INDIA stressed means of implementation, capacity building and a regional component. THAILAND supported flexible national objectives that match country priorities.
PERU called for a strengthened IAF, but noted that global targets are inappropriate. MEXICO stated that quantifiable objectives are needed to attract funding. VENEZUELA stressed that heterogeneity among nations needs to be recognized.
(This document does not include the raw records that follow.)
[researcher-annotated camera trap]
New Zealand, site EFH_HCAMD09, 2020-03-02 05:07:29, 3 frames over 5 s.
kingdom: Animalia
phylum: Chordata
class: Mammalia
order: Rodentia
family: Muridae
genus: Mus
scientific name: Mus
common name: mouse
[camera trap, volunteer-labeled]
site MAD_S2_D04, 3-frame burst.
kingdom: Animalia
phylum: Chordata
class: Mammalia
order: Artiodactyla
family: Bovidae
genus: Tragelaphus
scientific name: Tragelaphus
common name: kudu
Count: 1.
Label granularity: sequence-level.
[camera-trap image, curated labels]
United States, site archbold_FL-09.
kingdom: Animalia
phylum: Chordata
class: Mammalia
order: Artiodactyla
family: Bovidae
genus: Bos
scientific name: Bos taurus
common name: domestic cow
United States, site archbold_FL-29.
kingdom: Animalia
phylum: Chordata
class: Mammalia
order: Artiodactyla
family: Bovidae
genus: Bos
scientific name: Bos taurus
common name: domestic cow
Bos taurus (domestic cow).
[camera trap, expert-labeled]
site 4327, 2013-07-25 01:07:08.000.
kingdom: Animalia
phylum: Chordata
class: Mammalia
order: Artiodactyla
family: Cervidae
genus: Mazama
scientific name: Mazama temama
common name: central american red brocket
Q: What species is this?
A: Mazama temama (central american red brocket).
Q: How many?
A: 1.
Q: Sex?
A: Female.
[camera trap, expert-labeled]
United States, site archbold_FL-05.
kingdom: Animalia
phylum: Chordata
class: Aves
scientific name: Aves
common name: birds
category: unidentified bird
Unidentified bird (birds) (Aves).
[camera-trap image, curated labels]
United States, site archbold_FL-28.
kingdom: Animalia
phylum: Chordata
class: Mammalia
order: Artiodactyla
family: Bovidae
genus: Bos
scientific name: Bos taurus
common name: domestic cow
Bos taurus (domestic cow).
CHINA supported a strengthened IAF with realistic goals and adequate funding. COLOMBIA, supported by PERU, stressed the creation of a forest-specific GEF operational programme.
IN THE CORRIDORS
As the day drew to a close, many delegates expressed satisfaction with the decision to jump-start the process by foregoing detailed text deliberations in favor of an open discussion of bottom-line positions. Some said the vigorous exchange of substantive views revealed possible agreement around a code. Others disagreed, noting lonely but strong opponents of the word “code” and the idea of establishing a task force to develop a code. While these issues are at the heart of the debate on the future IAF, delegates seemed more preoccupied with the arrival of ministers tomorrow, especially due to the lack of consensus on the contents of a ministerial declaration.